Atmosphere Ocean Science Colloquium
Turbulence, Stressed Horizontal Convection and Oceans' Overturning Circulation
Speaker: Francesco Paparella, Università del Salento
Location: Warren Weaver Hall 1302
Date: Tuesday, April 14, 2015, 3:30 p.m.
Historically the word 'turbulence' has been used with many meanings. But in the sense of Kolmogorov, a turbulent flow is one that:
- has a cascade
- obeys the law of finite dissipation
Horizontal convection occurs when a fluid is only forced by buoyancy differences along a surface of constant potential energy, (e.g. water in a box with insulating boundaries, except at the top surface where a non-uniform temperature is prescribed).

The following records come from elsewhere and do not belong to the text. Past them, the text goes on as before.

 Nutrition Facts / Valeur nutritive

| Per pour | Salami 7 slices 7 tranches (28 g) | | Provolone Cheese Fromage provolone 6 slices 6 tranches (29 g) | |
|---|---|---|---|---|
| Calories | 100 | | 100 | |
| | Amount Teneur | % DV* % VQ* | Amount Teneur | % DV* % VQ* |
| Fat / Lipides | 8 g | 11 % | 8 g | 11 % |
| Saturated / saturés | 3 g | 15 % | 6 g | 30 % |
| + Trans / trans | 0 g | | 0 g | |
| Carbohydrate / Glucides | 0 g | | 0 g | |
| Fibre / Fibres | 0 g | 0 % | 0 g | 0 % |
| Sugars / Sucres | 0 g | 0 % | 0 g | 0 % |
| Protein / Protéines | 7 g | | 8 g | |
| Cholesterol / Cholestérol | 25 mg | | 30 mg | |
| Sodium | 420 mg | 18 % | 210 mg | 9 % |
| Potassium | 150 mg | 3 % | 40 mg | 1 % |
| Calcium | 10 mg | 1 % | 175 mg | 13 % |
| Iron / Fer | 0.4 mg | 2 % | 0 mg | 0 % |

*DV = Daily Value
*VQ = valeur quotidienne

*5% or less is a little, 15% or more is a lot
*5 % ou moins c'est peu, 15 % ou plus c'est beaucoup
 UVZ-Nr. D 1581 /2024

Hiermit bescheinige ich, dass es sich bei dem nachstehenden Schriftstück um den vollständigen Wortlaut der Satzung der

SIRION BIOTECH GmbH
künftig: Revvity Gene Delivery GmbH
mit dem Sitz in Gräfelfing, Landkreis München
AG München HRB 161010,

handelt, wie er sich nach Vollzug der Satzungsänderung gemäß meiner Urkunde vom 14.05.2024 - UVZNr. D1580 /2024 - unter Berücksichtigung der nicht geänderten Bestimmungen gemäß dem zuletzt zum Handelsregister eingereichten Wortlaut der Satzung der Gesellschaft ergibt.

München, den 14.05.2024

We prove that for horizontal convection the law of finite dissipation does not hold: if viscosity goes to zero at constant Prandtl number, then the kinetic energy dissipation per unit mass in the fluid also goes to zero, rather then to a finite, positive limit. However, the fluid is not necessarily still, nor steady. In fact, numerical solutions show that development of a cascade. We then extend the heuristic scaling law for the boundary layer thickness, due to T. Rossby, to the case in which a mechanical surface stress is applied at the surface in such a way as to oppose the buoyancy forcing. Finally we discuss the relevance of our findings as a building block of the current understanding of the oceans' meridional circulation.